In a methadone-based treatment center, healthcare professionals with administering small doses of methadone to heroin-addicted clients with the idea that the withdrawal side effects will be minimized over time and simultaneously the dose of methadone will decrease. Methadone is favored in heroin treatment centers because unlike heroin, methadone is a long-acting opioid and therefore does not produce the instantaneous euphoric high that heroin produces. As an opioid, methadone still has many properties that are shared across the spectrum of opioids including analgesia, respiratory depression, sedation, low blood pressure and decreased gut activity. The analgesia element associated with methadone is very important when it comes time to treating individuals who suffer from chronic pain but the other side effects of methadone can be beneficial when treating individuals who have a heroin addiction. Individuals who are undergoing heroin withdrawals will usually experience stomach pains, diarrhea, depression and anxiety and methadone is known to help counter all of these side effects by slowing down the gut to counteract diarrhea and eliciting drowsiness to counteract the anxiety. Since methadone is an opioid, it does come with an addiction profile and therefore it is used as a short term treatment for individuals who are withdrawing from heroin while paying extreme caution to not create an unhealthy need for methadone itself, potentially causing another addiction.
How is methadone used to treat heroin addiction?

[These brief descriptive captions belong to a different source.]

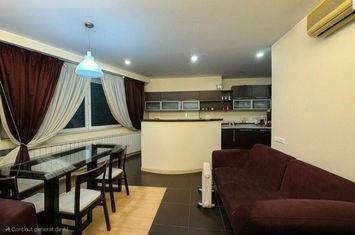 APARTAMENT CU VEDERE LA PARCUL HERATSRAU anunturi imobiliare Bucuresti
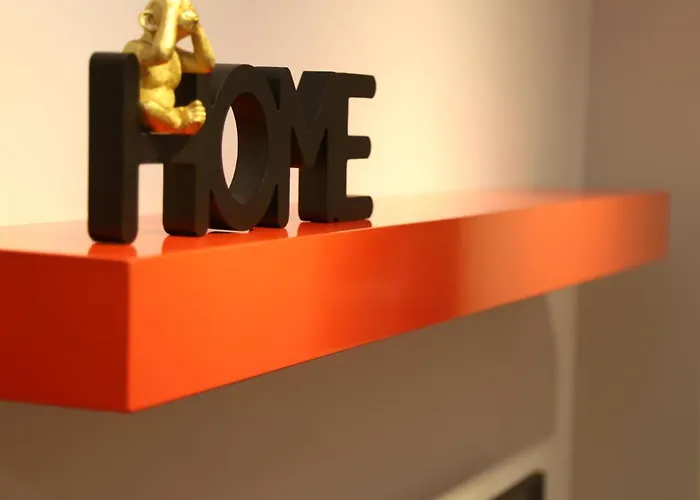 Apartman Mjolly Tirana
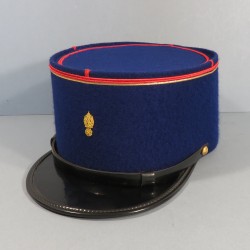 KEPI DE CAPORAL CHEF DE L'ALAT REGIMENT D'HELICOPTERS DE COMBAT RHP ANNEES 2000 TAILLE 58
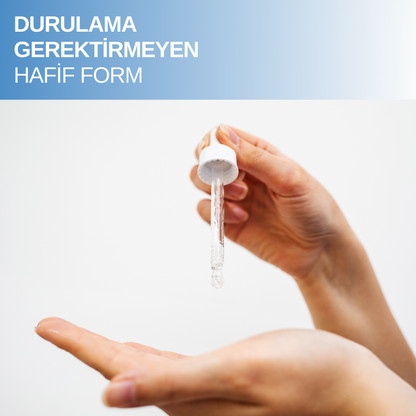 AlopeThol Targeted Scalp Solution | Hedefe Yönelik Bölgesel Bakım Serumu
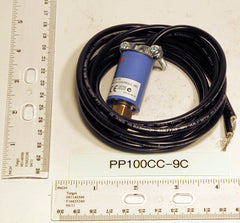 JOHNSON P100CC-9C Encapsulated Pressure Control 175-275# Opens On Rise; Auto Reset  | Midwest Supply Us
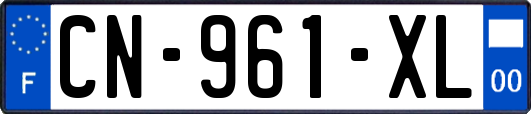 CN-961-XL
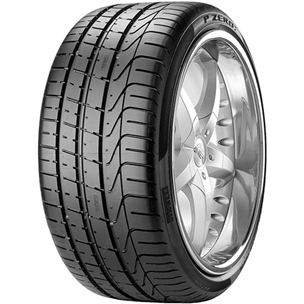 PIRELLI 255/40 R19 100Y PSR   PS4 2554019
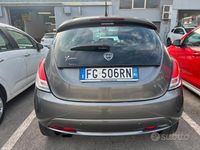 usata Lancia Ypsilon 1,2 75 CV GOLD 5P, anno 2016, km 7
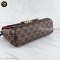 Louis Vuitton N53000 Croisette Damier Ebene canvas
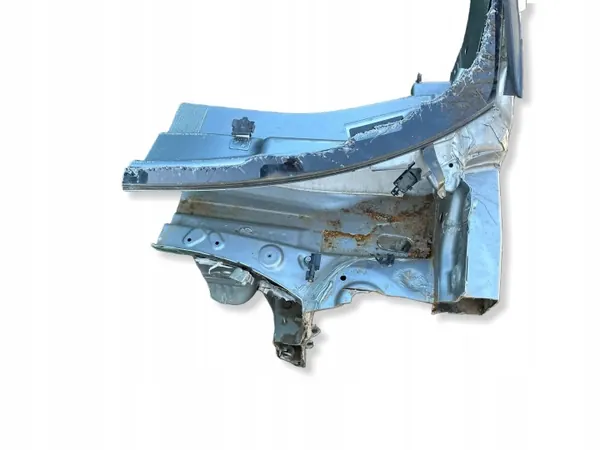 Painel dianteiro esquerdo OEM - Volkswagen Tiguan image 4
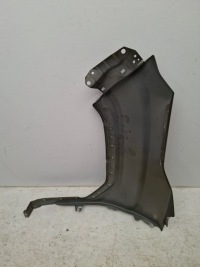 Крыло передний перед правая  subaru forester v рестайлинг  2022- Цена, фото thumb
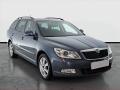 �koda Octavia 1.4 TSI, Tempomat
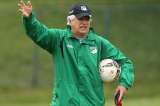 Ratifican a cuerpo técnico y jugadores del Deportivo Cali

In methadone-based treatment programs, addiction treatment professionals will administer small doses of methadone to clients who are currently withdrawing or who are in jeopardy of withdrawing from heroin. Methadone treatment usually begins around 10-20mg and will increase by increments of 10mg until the heroin withdrawal symptoms are under control. Since methadone is not as strong or fast acting as heroine, some clients may experience mild withdrawal symptoms while on methadone. Once the client is on the correct dose to ease their heroin withdrawals, they will stay on this methadone dose for a few days and then will be slowly weaned off the methadone in a step-down fashion to ensure addiction to methadone does not occur.
Naltrexone aka Vivitrol
The long-acting injectable form of naltrexone under the brand name Vivitrol is administered once a month for individuals who are undergoing opioid treatment. Vivitrol is an opiate and opioid antagonist, meaning it blocks the effects of opioids. An opioid antagonist attaches to the same receptors as the actual opioid drugs would, but it does not trigger a release of the feel-good brain chemical dopamine. When an individual uses Vivitrol and then tries to misuse opioids, the effects of the opioid are blocked. It is considered a long-term medication and therefore is given to the client only if he/she has abstained from heroin for 7-10 days, and therefore is usually administered after the client has undergone medication-assisted treatment with methadone. Since Vivitrol does require detoxification before it can be administered, it is imperative that individuals seek professional help for their heroin/opioid addiction as soon as possible.